The Drangians were listed among the peoples ruled by the legendary King Ninus before the Achaemenids.

===Sassanian era===
The province was formed in ca. 240, during the reign of Shapur I, in his effort to centralise the empire; before that, the province was under the rule of the Parthian Suren Kingdom, whose ruler Ardashir Sakanshah became a Sasanian vassal
Its people were Zoroastrian. Sistan had a very strong connection with Zoroastrianism and during Sassanid times Lake Hamun was one of two pilgrimage sites for followers of that religion. In Zoroastrian tradition, the lake is the keeper of Zoroaster's seed and just before the final renovation of the world, three maidens will enter the lake, each then giving birth to the saoshyans who will be the saviours of mankind at the final renovation of the world.

===Islamic conquest===
During the Muslim conquest of Persia, the last Sasanian king Yazdegerd III fled to Sakastan in the mid-640s, where its governor Aparviz (who was more or less independent), helped him. However, Yazdegerd III quickly ended this support when he demanded tax money that he had failed to pay.

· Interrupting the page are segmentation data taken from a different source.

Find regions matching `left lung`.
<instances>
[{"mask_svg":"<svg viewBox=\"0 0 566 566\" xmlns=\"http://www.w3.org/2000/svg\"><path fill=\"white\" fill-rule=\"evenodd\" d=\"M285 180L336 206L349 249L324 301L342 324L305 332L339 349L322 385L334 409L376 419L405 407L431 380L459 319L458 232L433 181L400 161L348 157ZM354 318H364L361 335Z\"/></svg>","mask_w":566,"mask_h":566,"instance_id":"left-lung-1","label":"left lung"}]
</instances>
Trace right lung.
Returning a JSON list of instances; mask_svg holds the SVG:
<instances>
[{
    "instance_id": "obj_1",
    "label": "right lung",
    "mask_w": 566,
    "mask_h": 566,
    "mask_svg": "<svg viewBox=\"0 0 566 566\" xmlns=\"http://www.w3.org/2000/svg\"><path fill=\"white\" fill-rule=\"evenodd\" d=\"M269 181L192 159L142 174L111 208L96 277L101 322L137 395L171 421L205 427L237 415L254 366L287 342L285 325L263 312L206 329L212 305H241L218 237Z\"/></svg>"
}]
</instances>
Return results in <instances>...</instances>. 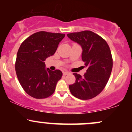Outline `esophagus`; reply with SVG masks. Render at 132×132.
Returning a JSON list of instances; mask_svg holds the SVG:
<instances>
[{
  "instance_id": "34e87169",
  "label": "esophagus",
  "mask_w": 132,
  "mask_h": 132,
  "mask_svg": "<svg viewBox=\"0 0 132 132\" xmlns=\"http://www.w3.org/2000/svg\"><path fill=\"white\" fill-rule=\"evenodd\" d=\"M69 74H70V72H68V71H64V72H63V75L64 76L69 75Z\"/></svg>"
}]
</instances>
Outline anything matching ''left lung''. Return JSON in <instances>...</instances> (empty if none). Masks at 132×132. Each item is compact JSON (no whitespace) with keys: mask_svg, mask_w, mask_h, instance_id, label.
<instances>
[{"mask_svg":"<svg viewBox=\"0 0 132 132\" xmlns=\"http://www.w3.org/2000/svg\"><path fill=\"white\" fill-rule=\"evenodd\" d=\"M67 36L81 46L82 60L87 68L83 77L73 74L76 81L69 86V90L79 99H92L102 91L111 74L113 61L109 46L102 37L91 31L71 33Z\"/></svg>","mask_w":132,"mask_h":132,"instance_id":"left-lung-1","label":"left lung"}]
</instances>
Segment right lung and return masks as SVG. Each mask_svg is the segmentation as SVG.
Listing matches in <instances>:
<instances>
[{
	"instance_id": "obj_1",
	"label": "right lung",
	"mask_w": 132,
	"mask_h": 132,
	"mask_svg": "<svg viewBox=\"0 0 132 132\" xmlns=\"http://www.w3.org/2000/svg\"><path fill=\"white\" fill-rule=\"evenodd\" d=\"M65 34L39 31L21 44L16 54L15 71L20 84L35 99L48 97L54 93L63 73L46 68L45 61L56 51Z\"/></svg>"
}]
</instances>
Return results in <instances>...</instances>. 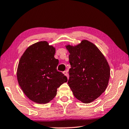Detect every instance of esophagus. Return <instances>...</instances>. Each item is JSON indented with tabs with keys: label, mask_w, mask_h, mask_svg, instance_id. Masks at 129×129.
<instances>
[{
	"label": "esophagus",
	"mask_w": 129,
	"mask_h": 129,
	"mask_svg": "<svg viewBox=\"0 0 129 129\" xmlns=\"http://www.w3.org/2000/svg\"><path fill=\"white\" fill-rule=\"evenodd\" d=\"M63 74L64 75H66L67 77V78H68V72H67V71H63Z\"/></svg>",
	"instance_id": "1"
}]
</instances>
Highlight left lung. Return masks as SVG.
Masks as SVG:
<instances>
[{"label": "left lung", "instance_id": "obj_1", "mask_svg": "<svg viewBox=\"0 0 129 129\" xmlns=\"http://www.w3.org/2000/svg\"><path fill=\"white\" fill-rule=\"evenodd\" d=\"M66 47L71 64L68 86L77 100L90 103L106 90L110 76L109 64L98 47L87 40Z\"/></svg>", "mask_w": 129, "mask_h": 129}]
</instances>
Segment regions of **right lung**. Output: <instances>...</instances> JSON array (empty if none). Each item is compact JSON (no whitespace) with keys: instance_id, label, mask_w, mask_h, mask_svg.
<instances>
[{"instance_id":"obj_1","label":"right lung","mask_w":129,"mask_h":129,"mask_svg":"<svg viewBox=\"0 0 129 129\" xmlns=\"http://www.w3.org/2000/svg\"><path fill=\"white\" fill-rule=\"evenodd\" d=\"M56 49L47 41L28 47L20 57L17 76L18 83L27 98L37 104H46L57 94V89L67 78L57 70L59 61Z\"/></svg>"}]
</instances>
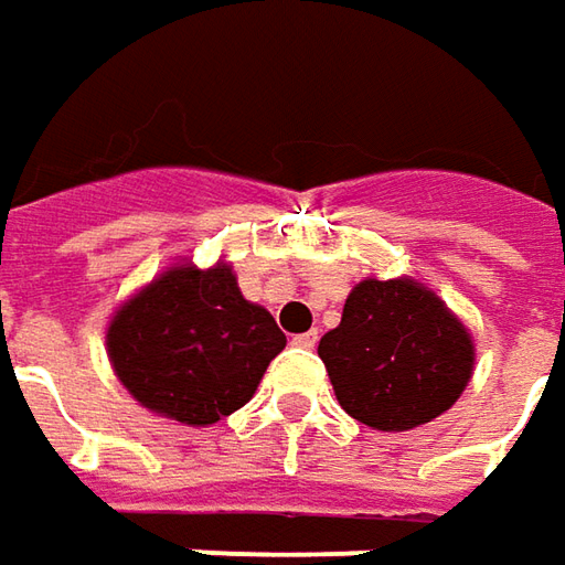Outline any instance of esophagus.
<instances>
[{"label":"esophagus","mask_w":565,"mask_h":565,"mask_svg":"<svg viewBox=\"0 0 565 565\" xmlns=\"http://www.w3.org/2000/svg\"><path fill=\"white\" fill-rule=\"evenodd\" d=\"M292 345H298V349H315L317 333L315 330H311V333H298V337H292Z\"/></svg>","instance_id":"34e87169"}]
</instances>
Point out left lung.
Segmentation results:
<instances>
[{
    "mask_svg": "<svg viewBox=\"0 0 565 565\" xmlns=\"http://www.w3.org/2000/svg\"><path fill=\"white\" fill-rule=\"evenodd\" d=\"M339 405L377 430H412L444 415L466 390L475 345L422 282L364 279L337 330L320 339Z\"/></svg>",
    "mask_w": 565,
    "mask_h": 565,
    "instance_id": "1",
    "label": "left lung"
}]
</instances>
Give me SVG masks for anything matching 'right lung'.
<instances>
[{"instance_id":"right-lung-1","label":"right lung","mask_w":565,"mask_h":565,"mask_svg":"<svg viewBox=\"0 0 565 565\" xmlns=\"http://www.w3.org/2000/svg\"><path fill=\"white\" fill-rule=\"evenodd\" d=\"M109 361L135 399L182 424H216L254 396L286 337L245 301L226 264L172 267L121 305Z\"/></svg>"}]
</instances>
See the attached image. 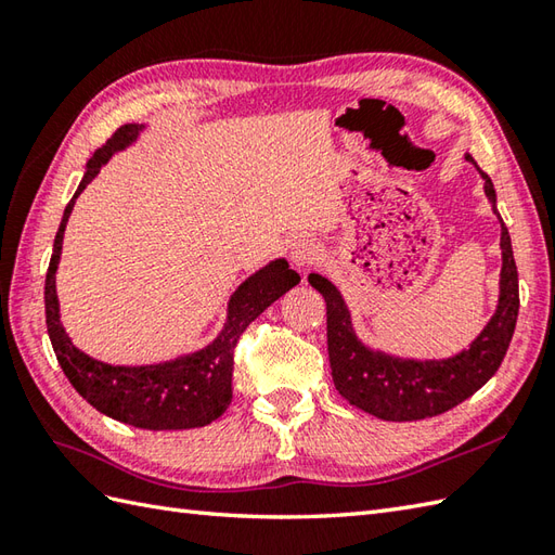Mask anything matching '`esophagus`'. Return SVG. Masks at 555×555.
I'll list each match as a JSON object with an SVG mask.
<instances>
[{
    "instance_id": "1",
    "label": "esophagus",
    "mask_w": 555,
    "mask_h": 555,
    "mask_svg": "<svg viewBox=\"0 0 555 555\" xmlns=\"http://www.w3.org/2000/svg\"><path fill=\"white\" fill-rule=\"evenodd\" d=\"M317 259H320V245H317L308 235L302 238H296L291 245V262L296 264L298 269H308L312 267Z\"/></svg>"
}]
</instances>
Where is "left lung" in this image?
I'll return each instance as SVG.
<instances>
[{"instance_id":"1","label":"left lung","mask_w":555,"mask_h":555,"mask_svg":"<svg viewBox=\"0 0 555 555\" xmlns=\"http://www.w3.org/2000/svg\"><path fill=\"white\" fill-rule=\"evenodd\" d=\"M467 162H477L465 155ZM485 193L501 221V293L496 312L467 350L446 360H403L372 350L352 332L350 312L338 288L322 274H310L308 281L326 300V344L328 362L336 391L350 405L388 422H412L436 417L463 403L485 386L505 358L515 332L520 291H517V267L513 257L511 233L496 209V191L489 176L477 167Z\"/></svg>"}]
</instances>
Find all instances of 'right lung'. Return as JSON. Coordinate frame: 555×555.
<instances>
[{
	"instance_id": "add662e5",
	"label": "right lung",
	"mask_w": 555,
	"mask_h": 555,
	"mask_svg": "<svg viewBox=\"0 0 555 555\" xmlns=\"http://www.w3.org/2000/svg\"><path fill=\"white\" fill-rule=\"evenodd\" d=\"M143 131V126L126 124L104 143L95 155L88 159L86 176L78 185L76 195L64 209L62 223H59L54 250L44 279V314L47 334H50L56 360L68 376L70 386L98 408L102 415L133 424L138 429H195L215 422L223 415L231 403V376H233V350L238 338L250 322H255L271 302L279 300L286 291L300 284V276L288 267L286 259H274L267 267L247 276L235 288L229 300L227 324L221 334L203 350L191 356L176 358L159 364H143V367H119L92 360L86 352L70 344L59 320L56 300V267L62 257V243L66 221L76 197L86 191V185L95 179L114 152L126 150Z\"/></svg>"
}]
</instances>
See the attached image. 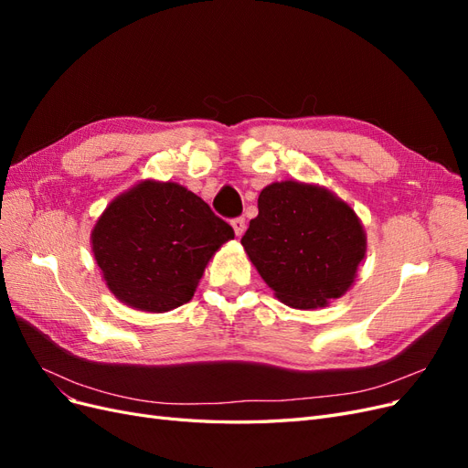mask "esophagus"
<instances>
[{
	"instance_id": "obj_1",
	"label": "esophagus",
	"mask_w": 468,
	"mask_h": 468,
	"mask_svg": "<svg viewBox=\"0 0 468 468\" xmlns=\"http://www.w3.org/2000/svg\"><path fill=\"white\" fill-rule=\"evenodd\" d=\"M232 229H234V232H236V236L239 238V236H242V234L246 232V220H244L242 217L234 218V220H232Z\"/></svg>"
}]
</instances>
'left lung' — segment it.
Here are the masks:
<instances>
[{"label": "left lung", "instance_id": "obj_1", "mask_svg": "<svg viewBox=\"0 0 468 468\" xmlns=\"http://www.w3.org/2000/svg\"><path fill=\"white\" fill-rule=\"evenodd\" d=\"M258 208L242 246L281 303L308 310L347 292L367 251L356 210L301 181L267 186Z\"/></svg>", "mask_w": 468, "mask_h": 468}]
</instances>
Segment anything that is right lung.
<instances>
[{
	"label": "right lung",
	"instance_id": "obj_1",
	"mask_svg": "<svg viewBox=\"0 0 468 468\" xmlns=\"http://www.w3.org/2000/svg\"><path fill=\"white\" fill-rule=\"evenodd\" d=\"M234 230L189 189L140 181L99 217L91 250L109 291L126 306L167 313L193 299L208 260Z\"/></svg>",
	"mask_w": 468,
	"mask_h": 468
}]
</instances>
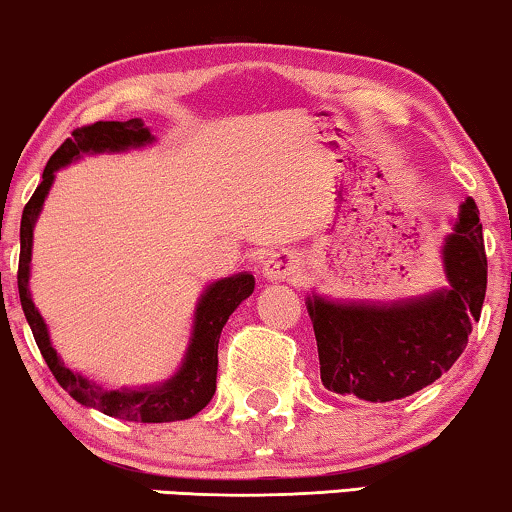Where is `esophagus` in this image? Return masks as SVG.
Masks as SVG:
<instances>
[{
  "instance_id": "obj_1",
  "label": "esophagus",
  "mask_w": 512,
  "mask_h": 512,
  "mask_svg": "<svg viewBox=\"0 0 512 512\" xmlns=\"http://www.w3.org/2000/svg\"><path fill=\"white\" fill-rule=\"evenodd\" d=\"M297 271H299L297 257H294L292 253H287V250H283V253H271L262 264V276H264V280H269V283L290 280L297 276Z\"/></svg>"
}]
</instances>
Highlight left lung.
Instances as JSON below:
<instances>
[{"label": "left lung", "mask_w": 512, "mask_h": 512, "mask_svg": "<svg viewBox=\"0 0 512 512\" xmlns=\"http://www.w3.org/2000/svg\"><path fill=\"white\" fill-rule=\"evenodd\" d=\"M441 246L448 285L397 301H343L311 292L320 378L329 392L385 403L420 392L462 355L487 290L478 206L466 197Z\"/></svg>", "instance_id": "left-lung-1"}]
</instances>
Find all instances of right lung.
<instances>
[{"mask_svg": "<svg viewBox=\"0 0 512 512\" xmlns=\"http://www.w3.org/2000/svg\"><path fill=\"white\" fill-rule=\"evenodd\" d=\"M155 143V136L143 125L141 118L125 122H95L81 127L71 134V139L62 143L50 157L43 169V181L27 201L23 220H20V262H18V292L23 304L27 325H30L34 341H37L48 369L53 371L57 383L67 390L78 403L88 408L102 410L104 415L120 417L129 422H176L197 415L215 394V376H218V343L222 327L227 325L229 315L239 308L255 290V276L250 271L234 273L229 278H220L206 285L194 308L192 336L187 343L183 362L176 373L164 383L143 387H104L90 380L83 373L71 371L57 350L50 343L48 325L41 318L39 308L34 306L30 292L32 273V243L34 225L46 201L50 187L55 183V174L71 162H78L85 155L102 153H127V150L146 148Z\"/></svg>", "mask_w": 512, "mask_h": 512, "instance_id": "1", "label": "right lung"}]
</instances>
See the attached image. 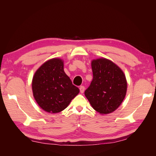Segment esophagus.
<instances>
[{
    "instance_id": "34e87169",
    "label": "esophagus",
    "mask_w": 156,
    "mask_h": 156,
    "mask_svg": "<svg viewBox=\"0 0 156 156\" xmlns=\"http://www.w3.org/2000/svg\"><path fill=\"white\" fill-rule=\"evenodd\" d=\"M85 90V87L83 86H81L80 87V93H83V91Z\"/></svg>"
}]
</instances>
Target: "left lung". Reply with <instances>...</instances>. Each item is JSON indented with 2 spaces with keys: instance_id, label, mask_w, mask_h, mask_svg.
<instances>
[{
  "instance_id": "left-lung-1",
  "label": "left lung",
  "mask_w": 156,
  "mask_h": 156,
  "mask_svg": "<svg viewBox=\"0 0 156 156\" xmlns=\"http://www.w3.org/2000/svg\"><path fill=\"white\" fill-rule=\"evenodd\" d=\"M93 80L84 94L93 108L101 114L117 109L125 98L127 83L123 72L106 58L91 62Z\"/></svg>"
}]
</instances>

In 650, Abd-Allah ibn Amir, after having secured his position in Kerman, sent an army under Mujashi ibn Mas'ud to Sakastan. After having crossed the Dasht-i Lut desert, Mujashi ibn Mas'ud arrived to Sakastan. However, he suffered a heavy defeat and was forced to retreat.

One year later, Abd-Allah ibn Amir sent an army under Rabi ibn Ziyad Harithi to Sakastan. After some time, he reached Zaliq, a border town between Kirman and Sakastan, where he forced the dehqan of the town to acknowledge Rashidun authority. He then did the same at the fortress of Karkuya, which had a famous fire temple, which is mentioned in the Tarikh-i Sistan. He then continued to seize more land in the province. He thereafter besieged Zrang, and after a heavy battle outside the city, Aparviz and his men surrendered. When Aparviz went to Rabi to discuss about the conditions of a treaty, he saw that he was using the bodies of two dead soldiers as a chair. This horrified Aparviz, who in order to spare the inhabitants of Sakastan from the Arabs, made peace with them in return for heavy tribute, which included a tribute of 1,000 slave boys bearing 1,000 golden vessels. Sakastan was thus under the control of the Rashidun Caliphate.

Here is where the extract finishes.